Unos días después, en casa de Gus, sus padres, mis padres, él y yo nos apretábamos alrededor de la mesa del comedor y comíamos pimientos rellenos sobre un mantel que, según el padre de Gus, no utilizaban desde el siglo pasado.
Mi padre: Emily, este risotto…
Mi madre: Está delicioso.
La madre de Gus: Gracias. Puedo daros la receta.
Gus, tragando un bocado: Mirad, a primer bocado diría que no tiene nada que ver con el Oranjee.

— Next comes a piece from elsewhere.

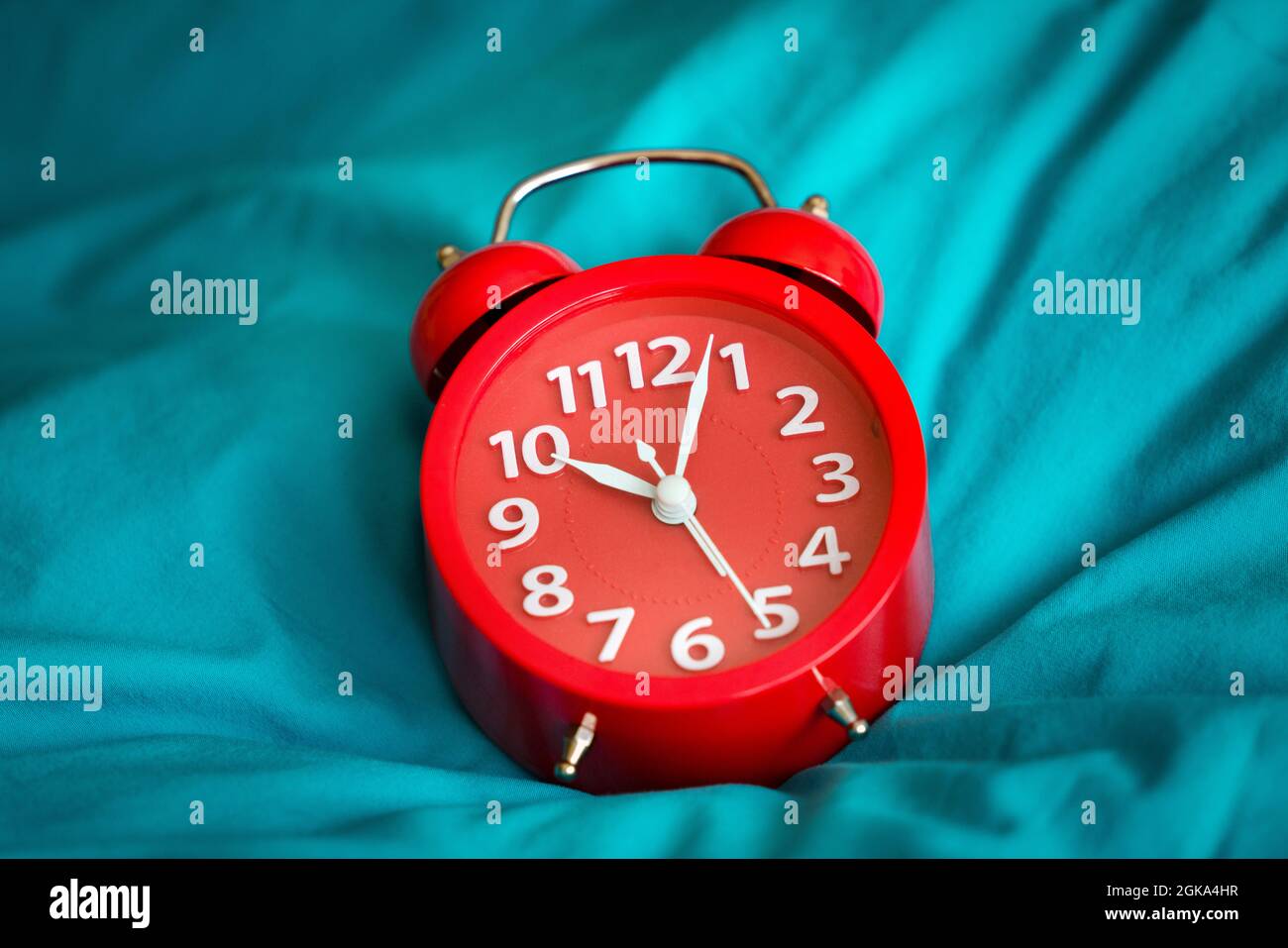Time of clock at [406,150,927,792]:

Yo: Bien visto, Gus. Aunque la comida está deliciosa, no sabe como en el Oranjee.
Mi madre: Hazel.
Gus: Sabe a…
Yo: Comida.
Gus: Sí, exacto. Sabe a comida muy bien cocinada. Pero no sabe a… ¿cómo podría decirlo con delicadeza?
Yo: No sabe como cuando Dios en persona cocina el cielo en una serie de cinco platos que después te sirven acompañados de bolas luminosas de plasma fermentado y burbujeante mientras pétalos reales y literales descienden flotando alrededor de tu mesa junto al canal.
Gus: Muy bien expresado.
El padre de Gus: Nuestros hijos son raros.
Mi padre: Muy bien expresado.
Una semana después de aquella cena, Gus acabó en urgencias con dolor de pecho y lo dejaron ingresado, así que a la mañana siguiente fui a visitarlo a la cuarta planta del Memorial. No había estado en el Memorial desde la visita a Isaac. Las paredes no estaban pintadas de colores vivos y empalagosos ni había cuadros de perros conduciendo coches, como en el Hospital Infantil, sino que era tan absolutamente aséptico que me hizo sentir nostalgia de aquellas gilipolleces que hacían felices a los niños. El Memorial era funcional. Era un almacén. Un prematorio.
Cuando las puertas del ascensor se abrieron en la cuarta planta, vi a la madre de Gus recorriendo de un lado a otro la sala de espera y hablando por el móvil. Colgó rápidamente, me abrazó y se ofreció a llevarme el carrito.
—No es necesario —le dije—. ¿Cómo está Gus?
—Ha pasado una noche difícil, Hazel —respondió—. Su corazón está trabajando demasiado duro. Tiene que frenar la actividad. De ahora en adelante, silla de ruedas. Están dándole una medicina nueva que debería aliviarle un poco el dolor. Sus hermanas están a punto de llegar.
—Bien —le dije—. ¿Puedo verlo?
Me rodeó con el brazo y me apretó el hombro. Me sentí rara.
—Sabes que te queremos, Hazel, pero ahora mismo preferimos estar en familia. Gus está de acuerdo. ¿Te parece bien?
—Bien —le contesté.
—Le diré que has venido.
—Bien —le dije—. Creo que me quedaré un rato a leer.
La madre de Gus cruzó el pasillo en dirección a la habitación. Lo entendía, pero eso no evitaba que lo echara de menos, que pensara que quizá estaba perdiendo mi última oportunidad de verlo y de despedirme de él. La sala de espera estaba enmoquetada de color marrón, y las sillas también estaban forradas de tela marrón. Me senté un rato en un sofá de dos plazas, con el carrito del oxígeno entre los pies. Me había puesto las Converse y la camiseta de Ceci n’est pas une pipe, exactamente la misma ropa que había llevado dos semanas antes, la tarde del diagrama de Venn, pero Gus no lo vería. Me puse a ver las fotos del móvil, un catálogo en sentido inverso de los últimos meses, que empezaba con él e Isaac frente a la casa de Monica y terminaba con la primera foto que le hice, cuando fuimos a los Funky Bones. Parecía una eternidad, como si hubiéramos estado juntos una breve pero infinita eternidad. Hay infinitos más grandes que otros infinitos.
Dos semanas después, empujaba la silla de ruedas de Gus por el parque, en dirección a los Funky Bones, con una botella entera de champán carísimo y mi bombona de oxígeno en su regazo. El champán había sido una donación de un médico de Gus, ya que Gus era de esas personas que inspiran a los médicos a regalar sus mejores botellas de champán a los chavales. Gus estaba en su silla de ruedas, y yo me senté en el césped, lo más cerca de los Funky Bones que pudimos llegar con la silla de ruedas. Señalé a los niños pequeños picándose entre sí por saltar del tórax al hombro, y Gus me contestó en voz baja, en el volumen mínimo para que lo oyera a pesar del jaleo:
—La última vez me imaginaba a mí mismo como un niño. Ahora me veo como el esqueleto.
Bebimos en vasos de papel de Winnie the Pooh.